• **WHAT NEEDS TO BE DONE**: Count the lines in the material below that contain the word "further". Reply with the number alone.
>> Start
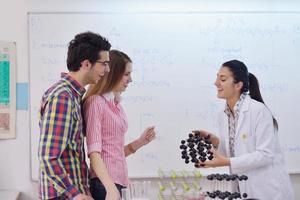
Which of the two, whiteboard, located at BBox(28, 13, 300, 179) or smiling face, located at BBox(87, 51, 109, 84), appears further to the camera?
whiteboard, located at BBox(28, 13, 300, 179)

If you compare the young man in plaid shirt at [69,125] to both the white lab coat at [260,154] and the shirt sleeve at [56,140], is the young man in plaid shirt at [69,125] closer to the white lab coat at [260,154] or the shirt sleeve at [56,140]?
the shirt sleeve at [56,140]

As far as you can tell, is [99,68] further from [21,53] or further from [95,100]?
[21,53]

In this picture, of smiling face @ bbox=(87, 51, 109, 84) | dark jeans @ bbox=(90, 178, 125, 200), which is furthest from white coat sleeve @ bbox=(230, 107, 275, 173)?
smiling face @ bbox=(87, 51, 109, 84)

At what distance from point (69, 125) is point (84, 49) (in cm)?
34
>> End
>> Start
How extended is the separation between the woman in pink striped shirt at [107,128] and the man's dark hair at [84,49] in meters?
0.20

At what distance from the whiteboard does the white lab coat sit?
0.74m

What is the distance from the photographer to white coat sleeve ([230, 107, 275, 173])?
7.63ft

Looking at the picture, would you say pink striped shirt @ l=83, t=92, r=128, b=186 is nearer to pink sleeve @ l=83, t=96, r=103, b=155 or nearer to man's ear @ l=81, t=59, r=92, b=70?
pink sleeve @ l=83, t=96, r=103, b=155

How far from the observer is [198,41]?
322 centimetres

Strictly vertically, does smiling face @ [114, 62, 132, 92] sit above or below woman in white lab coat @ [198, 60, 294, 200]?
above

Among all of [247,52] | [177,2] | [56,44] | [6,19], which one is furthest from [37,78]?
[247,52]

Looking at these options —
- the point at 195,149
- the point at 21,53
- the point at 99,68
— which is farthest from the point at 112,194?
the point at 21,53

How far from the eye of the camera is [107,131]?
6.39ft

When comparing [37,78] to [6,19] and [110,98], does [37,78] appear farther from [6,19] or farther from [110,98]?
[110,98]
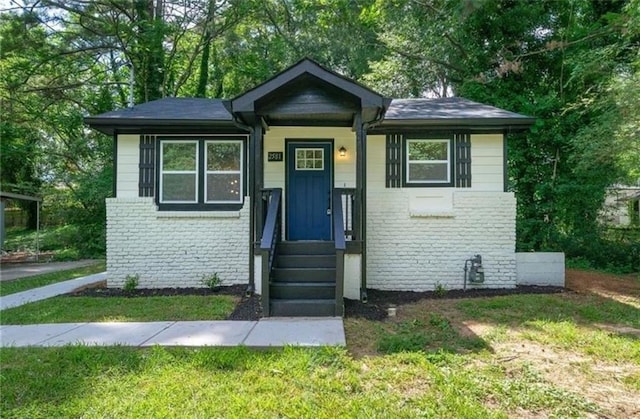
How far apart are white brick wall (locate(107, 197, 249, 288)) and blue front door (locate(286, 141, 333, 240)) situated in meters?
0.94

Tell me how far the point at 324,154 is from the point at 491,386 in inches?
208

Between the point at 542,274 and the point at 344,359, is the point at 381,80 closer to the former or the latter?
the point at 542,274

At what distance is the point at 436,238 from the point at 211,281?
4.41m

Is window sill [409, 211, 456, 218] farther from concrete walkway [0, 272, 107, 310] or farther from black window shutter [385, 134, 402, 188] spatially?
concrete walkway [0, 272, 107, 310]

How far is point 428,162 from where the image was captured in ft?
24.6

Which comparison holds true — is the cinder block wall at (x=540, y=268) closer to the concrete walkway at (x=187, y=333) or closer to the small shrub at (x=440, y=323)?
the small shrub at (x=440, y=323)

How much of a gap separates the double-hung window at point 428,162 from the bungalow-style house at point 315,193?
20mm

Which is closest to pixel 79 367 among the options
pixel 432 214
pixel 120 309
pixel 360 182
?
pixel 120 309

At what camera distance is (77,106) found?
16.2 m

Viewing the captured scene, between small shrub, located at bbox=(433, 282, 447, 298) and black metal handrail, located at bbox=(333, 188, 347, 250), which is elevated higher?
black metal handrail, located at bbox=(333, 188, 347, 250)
>> End
• **THE ANSWER**: 2